▶ _EXCERPTED PASSAGE_:
----------------
RabbitBio / RabbitTClust

RabbitTClust: enabling fast clustering analysis of millions bacteria genomes with MinHash sketches
Other
39 stars 3 forks source link

Discrepancies Found between RabbitTClust and NCBI Clustering Result #12

Open amyliufda opened 3 months ago

amyliufda commented 3 months ago

In recent runs against the latest NCBI dataset of Listeria, we've observed large discrepancies between RabbitTClust and NCBI clustering results. Here're a few examples.

  1. When distance threshold < 0.0003, SRR2051098 is clustered with 34 other isolates in NCBI result, https://www.ncbi.nlm.nih.gov/pathogens/tree/#Listeria/PDG000000001.3630/PDS000003342.11?accessions=PDT000066179.2, while RabbitTClust doesn't cluster with the 34 isolates but with some other isolates that are mostly from another NCBI cluster.
  2. When distance threshold < 0.0003, SRR4416146 is clustered with 18 other isolates in NCBI result, https://www.ncbi.nlm.nih.gov/pathogens/tree/#Listeria/PDG000000001.3630/PDS000003335.20?accessions=PDT000151961.2, while in RabbitTClust, it's all by itself without clustering with any other isolates.
----------------
▶ _GIVEN DATA_:
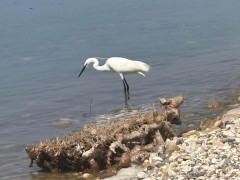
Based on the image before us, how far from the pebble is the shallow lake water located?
2071 millimetres

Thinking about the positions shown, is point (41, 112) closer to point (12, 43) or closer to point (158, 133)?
point (158, 133)

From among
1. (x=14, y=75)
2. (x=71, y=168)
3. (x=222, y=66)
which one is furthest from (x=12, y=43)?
(x=71, y=168)

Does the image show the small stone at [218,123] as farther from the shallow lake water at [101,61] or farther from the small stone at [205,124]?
the shallow lake water at [101,61]

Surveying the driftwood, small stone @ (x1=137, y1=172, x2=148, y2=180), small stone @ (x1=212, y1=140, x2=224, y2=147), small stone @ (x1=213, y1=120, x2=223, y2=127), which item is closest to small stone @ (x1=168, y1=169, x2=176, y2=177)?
----------------
▶ _APPLY WHAT YOU READ_:
1. Please retype part of the RabbitTClust issue, beginning at the words "2. When distance" and stopping after the words "any other isolates.".
2. Using the RabbitTClust issue, explain why SRR4416146 is listed as a discrepancy between the two clustering results.
The rows have nothing to do with the RabbitTClust issue.

▶ _ANSWERS PER TASK_:
1.
2. When distance threshold < 0.0003, SRR4416146 is clustered with 18 other isolates in NCBI result, https://www.ncbi.nlm.nih.gov/pathogens/tree/#Listeria/PDG000000001.3630/PDS000003335.20?accessions=PDT000151961.2, while in RabbitTClust, it's all by itself without clustering with any other isolates.

2. With a distance threshold below 0.0003, NCBI clusters SRR4416146 with 18 other isolates. RabbitTClust leaves it by itself and does not cluster it with any other isolate.